Observability
Monitor agent activity, LLM traces, and platform health.
Overview
Molecule AI provides multiple layers of observability -- from real-time WebSocket events on the canvas to structured activity logs, LLM traces, Prometheus metrics, and admin health endpoints.
Activity Logs
Every significant action in the platform is recorded in the activity_logs table. Query logs for a specific workspace:
GET /workspaces/:id/activityActivity types include:
- A2A communications -- request/response capture with duration and method
- Task updates -- agent-reported task status changes
- Agent logs -- structured log entries from workspace runtimes
- Errors -- failures with
error_detailfor debugging
Filter by source to separate user-agent chat (source=canvas) from agent-to-agent traffic (source=agent).
Activity logs are automatically cleaned up based on ACTIVITY_RETENTION_DAYS (default 7). The cleanup job runs every ACTIVITY_CLEANUP_INTERVAL_HOURS (default 6).
LLM Traces
Molecule AI integrates with Langfuse for LLM observability. Langfuse runs as part of the infrastructure stack on port 3001, backed by ClickHouse for efficient trace storage.

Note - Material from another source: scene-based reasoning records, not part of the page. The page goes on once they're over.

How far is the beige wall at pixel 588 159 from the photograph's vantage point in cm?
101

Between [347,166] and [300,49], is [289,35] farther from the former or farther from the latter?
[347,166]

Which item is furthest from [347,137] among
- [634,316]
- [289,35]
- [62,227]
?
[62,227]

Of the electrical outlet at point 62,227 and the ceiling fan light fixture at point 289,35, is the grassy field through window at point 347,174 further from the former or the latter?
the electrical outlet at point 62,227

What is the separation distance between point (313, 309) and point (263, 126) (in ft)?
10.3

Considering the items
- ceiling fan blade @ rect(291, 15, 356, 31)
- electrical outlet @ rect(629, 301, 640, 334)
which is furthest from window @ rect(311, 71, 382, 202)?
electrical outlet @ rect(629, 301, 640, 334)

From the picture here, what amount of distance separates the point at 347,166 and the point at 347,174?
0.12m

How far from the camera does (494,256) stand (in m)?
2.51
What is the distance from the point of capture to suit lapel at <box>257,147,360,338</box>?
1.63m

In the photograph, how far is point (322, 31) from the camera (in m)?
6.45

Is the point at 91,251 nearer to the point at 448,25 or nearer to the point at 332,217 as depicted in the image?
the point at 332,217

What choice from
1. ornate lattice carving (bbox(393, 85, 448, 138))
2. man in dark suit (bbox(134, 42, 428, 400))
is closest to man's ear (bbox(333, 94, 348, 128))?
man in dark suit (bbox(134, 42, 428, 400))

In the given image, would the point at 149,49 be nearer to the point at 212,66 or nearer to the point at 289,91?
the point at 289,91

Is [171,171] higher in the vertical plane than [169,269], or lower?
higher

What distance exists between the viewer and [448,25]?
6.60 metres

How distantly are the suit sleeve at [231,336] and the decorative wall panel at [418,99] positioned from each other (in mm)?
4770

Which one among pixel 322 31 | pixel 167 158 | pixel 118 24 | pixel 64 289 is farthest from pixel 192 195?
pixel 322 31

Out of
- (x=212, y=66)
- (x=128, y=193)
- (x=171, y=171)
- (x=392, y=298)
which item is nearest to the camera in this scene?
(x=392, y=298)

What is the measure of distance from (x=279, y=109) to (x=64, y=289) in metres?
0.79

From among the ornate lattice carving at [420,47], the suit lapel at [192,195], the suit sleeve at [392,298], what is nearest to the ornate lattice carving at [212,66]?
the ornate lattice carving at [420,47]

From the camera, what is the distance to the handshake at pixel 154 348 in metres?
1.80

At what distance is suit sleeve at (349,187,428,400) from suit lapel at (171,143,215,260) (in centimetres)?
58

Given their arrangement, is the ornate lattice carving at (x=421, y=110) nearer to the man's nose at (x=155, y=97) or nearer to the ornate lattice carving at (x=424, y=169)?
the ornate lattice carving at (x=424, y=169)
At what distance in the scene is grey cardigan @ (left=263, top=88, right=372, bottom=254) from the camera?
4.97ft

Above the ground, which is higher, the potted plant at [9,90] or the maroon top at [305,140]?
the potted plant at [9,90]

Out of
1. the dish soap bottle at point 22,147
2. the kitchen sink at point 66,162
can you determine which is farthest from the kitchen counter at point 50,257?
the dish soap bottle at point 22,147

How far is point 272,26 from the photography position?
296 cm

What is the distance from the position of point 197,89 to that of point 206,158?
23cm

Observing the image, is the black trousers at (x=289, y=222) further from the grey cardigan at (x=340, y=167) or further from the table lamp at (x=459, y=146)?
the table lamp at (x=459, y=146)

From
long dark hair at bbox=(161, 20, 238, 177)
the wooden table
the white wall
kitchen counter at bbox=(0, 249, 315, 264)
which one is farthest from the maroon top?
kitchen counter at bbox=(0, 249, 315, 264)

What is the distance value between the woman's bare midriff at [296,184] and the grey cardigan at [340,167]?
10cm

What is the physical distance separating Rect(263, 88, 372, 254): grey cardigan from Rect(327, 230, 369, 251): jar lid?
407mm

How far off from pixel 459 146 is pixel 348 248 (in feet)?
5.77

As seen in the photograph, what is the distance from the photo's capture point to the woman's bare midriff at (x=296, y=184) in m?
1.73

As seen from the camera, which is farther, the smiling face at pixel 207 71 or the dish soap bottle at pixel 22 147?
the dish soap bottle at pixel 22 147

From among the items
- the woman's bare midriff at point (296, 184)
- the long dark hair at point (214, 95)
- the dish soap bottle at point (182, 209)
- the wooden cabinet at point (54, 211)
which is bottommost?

View traces for a specific workspace:
GET /workspaces/:id/tracesThe Langfuse UI at http://localhost:3001 provides:
- Token usage and cost tracking per workspace
- Latency breakdowns for LLM calls
- Prompt/completion pairs for debugging
- Trace timelines showing multi-step agent reasoning
Prometheus Metrics
The platform exposes Prometheus-format metrics at:
GET /metricsThis endpoint requires no authentication and is safe to scrape. Metrics are in Prometheus text format (v0.0.4) and include:
- Request counts by method, path, and status code
- Request latency histograms
- Active WebSocket connections
- Workspace status counts
Configure your Prometheus instance to scrape http://localhost:8080/metrics at your preferred interval.
Admin Liveness
The liveness endpoint reports the health of every supervised subsystem:
GET /admin/livenessThis endpoint requires AdminAuth (bearer token). It returns a supervised.Snapshot() for each subsystem with ages -- how long since each subsystem last reported healthy. Use this to debug stuck schedulers, stalled heartbeat goroutines, or unresponsive health sweeps before diving into logs.
WebSocket Events
The canvas receives real-time updates via WebSocket at /ws. Every state change in the platform is broadcast to connected clients:
| Event | Trigger |
|---|---|
WORKSPACE_ONLINE | Workspace registers successfully |
WORKSPACE_OFFLINE | Heartbeat TTL expires or health sweep detects dead container |
WORKSPACE_DEGRADED | Error rate exceeds threshold |
WORKSPACE_RECOVERED | Error rate drops back to normal |
WORKSPACE_REMOVED | Workspace deleted |
HEARTBEAT | Periodic heartbeat from workspace |
A2A_RESPONSE | Agent-to-agent message received |
AGENT_MESSAGE | Agent pushes a message to the user |
Events flow through Redis pub/sub to ensure all platform instances broadcast consistently.
Structure Events
The structure_events table is an append-only audit log of every structural change in the platform. Each event is:
- Inserted into the database via
broadcaster.RecordAndBroadcast() - Published to Redis pub/sub
- Relayed to WebSocket clients
Query events for a specific workspace or globally:
GET /events/:workspaceId # Workspace-specific
GET /events # All eventsBoth endpoints require AdminAuth.
Session Search
Search through chat history for a workspace:
GET /workspaces/:id/session-search?q=deployment+errorThis searches across both user-agent conversations and agent-to-agent A2A traffic stored in the activity logs.
Current Task Visibility
Each workspace reports its current task via heartbeat. This is visible in two places:
- Canvas node -- the workspace card on the canvas shows the current task text
- Heartbeat data --
GET /registry/discover/:idincludescurrent_taskin the workspace info
When active_tasks drops to zero, the current task field clears and the idle loop (if configured) begins its countdown.
Schedule Run History
For workspaces with cron schedules, inspect past runs:
GET /workspaces/:id/schedules/:scheduleId/historyEach history entry includes:
- Execution timestamp
- Status (
success,failed,skipped) - Duration
error_detailwhen the run failed (populated byscheduler.fireSchedule)
A status of skipped means the workspace was busy (active tasks > 0) when the schedule fired and the concurrency-aware scheduler chose not to queue the prompt.